Records for this exercise:
>>

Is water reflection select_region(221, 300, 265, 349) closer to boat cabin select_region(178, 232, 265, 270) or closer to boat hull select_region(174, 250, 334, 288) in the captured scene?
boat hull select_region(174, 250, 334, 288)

<<
>>

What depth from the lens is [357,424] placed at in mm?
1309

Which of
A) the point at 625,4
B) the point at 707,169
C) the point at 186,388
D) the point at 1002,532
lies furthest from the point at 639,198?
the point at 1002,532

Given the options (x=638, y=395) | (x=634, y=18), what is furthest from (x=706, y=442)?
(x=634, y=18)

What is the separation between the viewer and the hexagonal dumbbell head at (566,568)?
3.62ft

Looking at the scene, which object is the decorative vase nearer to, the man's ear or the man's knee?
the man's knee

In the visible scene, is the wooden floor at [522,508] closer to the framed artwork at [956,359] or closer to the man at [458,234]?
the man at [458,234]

<<

What is being asked:
How many lines in the records above contain the word "scene"? Reply with the number only.

The solution:
3